A passion for Thai cuisine, carefully curated designs, and a penchant for constant innovation have become the DNA of a brand that has branched out into various concepts without losing its identity. With an increasing interest in sustainability and environmentally friendly practices, consumers have shifted their behavior to supporting locally made products. Mango Tree strives to create extraordinary meals from the simplest of ingredients, and in adopting a farm-to-table concept, crops will be directly sourced from local farms as much as possible—making local produce more accessible and enjoyed by our customers.
During the pandemic, The Quezon City government launched the Joy of Urban Farming project which was created to mitigate hunger and encourage livelihood in agriculture. This initiative also aims to further promote the importance of urban farming and empower the livelihood of urban dwellers by producing fresh and healthy vegetable crops. One of the farms under this project is the New Greenland Farm.
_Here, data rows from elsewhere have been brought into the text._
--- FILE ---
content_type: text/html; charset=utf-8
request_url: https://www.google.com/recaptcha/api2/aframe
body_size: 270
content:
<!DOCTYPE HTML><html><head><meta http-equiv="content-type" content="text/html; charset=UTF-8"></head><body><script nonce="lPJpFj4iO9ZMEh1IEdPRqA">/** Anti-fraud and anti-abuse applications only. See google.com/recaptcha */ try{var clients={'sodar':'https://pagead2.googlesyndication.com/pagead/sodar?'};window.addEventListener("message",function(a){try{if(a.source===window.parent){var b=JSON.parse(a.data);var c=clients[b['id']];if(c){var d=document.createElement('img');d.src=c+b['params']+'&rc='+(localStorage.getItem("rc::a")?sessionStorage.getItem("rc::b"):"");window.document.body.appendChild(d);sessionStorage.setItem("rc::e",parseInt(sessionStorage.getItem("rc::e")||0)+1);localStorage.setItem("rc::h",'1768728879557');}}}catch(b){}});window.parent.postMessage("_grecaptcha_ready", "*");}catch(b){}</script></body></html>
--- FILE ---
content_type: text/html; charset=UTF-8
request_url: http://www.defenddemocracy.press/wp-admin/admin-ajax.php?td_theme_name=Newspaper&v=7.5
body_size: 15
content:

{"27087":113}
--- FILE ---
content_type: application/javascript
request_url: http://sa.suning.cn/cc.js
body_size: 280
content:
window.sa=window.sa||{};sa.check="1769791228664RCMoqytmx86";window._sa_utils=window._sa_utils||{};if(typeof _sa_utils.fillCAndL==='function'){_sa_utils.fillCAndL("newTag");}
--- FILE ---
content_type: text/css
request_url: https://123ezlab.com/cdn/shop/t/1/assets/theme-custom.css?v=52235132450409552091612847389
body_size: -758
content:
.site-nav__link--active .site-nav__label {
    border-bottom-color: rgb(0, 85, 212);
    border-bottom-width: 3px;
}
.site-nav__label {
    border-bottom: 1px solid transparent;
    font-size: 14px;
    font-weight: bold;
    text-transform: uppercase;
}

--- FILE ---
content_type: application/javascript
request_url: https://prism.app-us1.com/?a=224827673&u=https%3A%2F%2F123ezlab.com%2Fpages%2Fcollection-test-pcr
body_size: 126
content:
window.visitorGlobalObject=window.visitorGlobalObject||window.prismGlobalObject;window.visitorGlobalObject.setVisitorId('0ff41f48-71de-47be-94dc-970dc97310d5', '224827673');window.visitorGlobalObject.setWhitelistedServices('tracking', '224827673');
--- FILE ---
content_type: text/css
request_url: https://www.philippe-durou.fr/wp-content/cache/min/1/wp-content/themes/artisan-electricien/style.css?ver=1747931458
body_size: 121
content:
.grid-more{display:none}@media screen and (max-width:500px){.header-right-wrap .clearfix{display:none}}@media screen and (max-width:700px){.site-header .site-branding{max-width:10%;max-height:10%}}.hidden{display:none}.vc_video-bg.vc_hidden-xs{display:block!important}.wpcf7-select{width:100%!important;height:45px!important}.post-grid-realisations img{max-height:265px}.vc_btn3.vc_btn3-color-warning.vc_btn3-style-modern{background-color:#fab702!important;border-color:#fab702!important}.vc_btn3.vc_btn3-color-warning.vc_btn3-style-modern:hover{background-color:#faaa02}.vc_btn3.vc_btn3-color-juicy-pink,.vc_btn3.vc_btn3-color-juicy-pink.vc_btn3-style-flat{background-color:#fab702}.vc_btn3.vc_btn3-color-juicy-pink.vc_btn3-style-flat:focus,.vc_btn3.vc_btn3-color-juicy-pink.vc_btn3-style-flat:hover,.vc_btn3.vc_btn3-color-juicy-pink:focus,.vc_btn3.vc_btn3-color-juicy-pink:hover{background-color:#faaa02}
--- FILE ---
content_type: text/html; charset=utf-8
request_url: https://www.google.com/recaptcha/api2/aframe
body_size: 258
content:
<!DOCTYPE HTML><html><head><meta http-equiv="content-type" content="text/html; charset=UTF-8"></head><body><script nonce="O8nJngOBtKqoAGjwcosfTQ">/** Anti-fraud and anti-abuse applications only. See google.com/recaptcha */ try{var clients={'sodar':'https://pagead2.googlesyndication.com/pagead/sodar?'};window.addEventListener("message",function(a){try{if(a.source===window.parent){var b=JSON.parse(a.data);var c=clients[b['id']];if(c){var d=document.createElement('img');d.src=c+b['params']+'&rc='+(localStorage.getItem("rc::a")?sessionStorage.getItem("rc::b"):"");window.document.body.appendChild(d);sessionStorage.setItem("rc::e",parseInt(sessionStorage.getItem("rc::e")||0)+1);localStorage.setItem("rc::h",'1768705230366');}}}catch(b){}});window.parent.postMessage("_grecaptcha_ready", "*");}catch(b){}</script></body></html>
Situated in Barangay Bagong Silangan in Quezon City, New Greenland Farm started out as a 2-hectare area and has expanded to over 10-hectares of cultivated land with the support of local communities and the local government which envisions transforming over 30 hectares of unused land into agricultural gardens to address food security for all citizens.
These farms are expected to produce over 756 metric tons of vegetables including eggplant, string beans, pechay, mustasa, squash, kamote tops, spinach, okra, and many more seasonal crops every year.
Mango Tree’s executive Thai chefs flew in from Thailand to visit New Greenland Farm and curated a special menu using freshly harvested crops and local produce. This menu highlights the versatility and adaptability of local healthy vegetables such as chayote (‘sayote’), Malabar spinach (‘alugbati’), jute leaves (‘saluyot’), and more.